Financial advisers should be separately registered with the Australian Securities and Investments Commission (ASIC) while also subject to a new single, central disciplinary authority that could cancel their registration and ability to provide advice, the banking royal commission has recommended.
In its final report, the commission noted “a requirement of individual registration as a condition of practice is common to most professions”, including lawyers, doctors and tax agents.
It added mandatory individual registration of financial advisers would “formalise the existing [ASIC] Financial Advice Register, and ensure that valuable information about financial advisers is made available to the public”.
“It will facilitate the introduction of a central disciplinary body for financial advisers, focused on the conduct of individual advisers and complaints about individual advisers,” it said.

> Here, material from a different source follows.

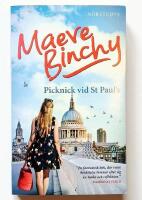 Picknick vid St Paul's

It stated the single, central disciplinary body would be important as it would “ensure that appropriate disciplinary consequences are imposed where a licensee fails to impose them” and where the consequences may extend beyond an adviser’s employment with a licensee or membership of a professional association.
The recommendation included comments from commissioner Kenneth Hayne, who said he did not want to be overly prescriptive regarding the form of the new body nor the powers it should have, however, he also noted: “I consider that the body should have available to it a range of sanctions varying in severity, the most serious of which must be the cancellation of the registration of a financial adviser.”
Despite suggesting advisers should be individually registered, the final report recommended licensees should still maintain their existing oversight of financial advisers while the new central body would ensure any adviser who breached their obligations would face the consequences.
In responding to the report, the federal government indicated it would introduce a new disciplinary system for advisers, claiming it would build on the mandatory educational and professional development requirements introduced through the Financial Adviser Standards and Ethics Authority.
In a similar vein, the report also recommended a new oversight body for ASIC and the Australian Prudential Regulation Authority that would assess the effectiveness of both bodies in discharging their functions, the performance of senior figures within the regulators and how they exercise their statutory powers.
Thie new body should be independent of government, comprised of three part-time members and staffed by a permanent secretariat, and would be required to report to the government twice a year, according to the report.
This recommendation was also supported by the government, which stated in its formal response to the commission’s report that “while regulators are subject to a number of accountability mechanisms, an independent assessment of their strategic performance against their overall mandate was lacking”.
“The government is committed to maintaining the independence of the financial system regulators. Accordingly, this body will not have the ability to direct, make, assess or comment on specific enforcement actions, regulatory decisions, complaints and like matters.”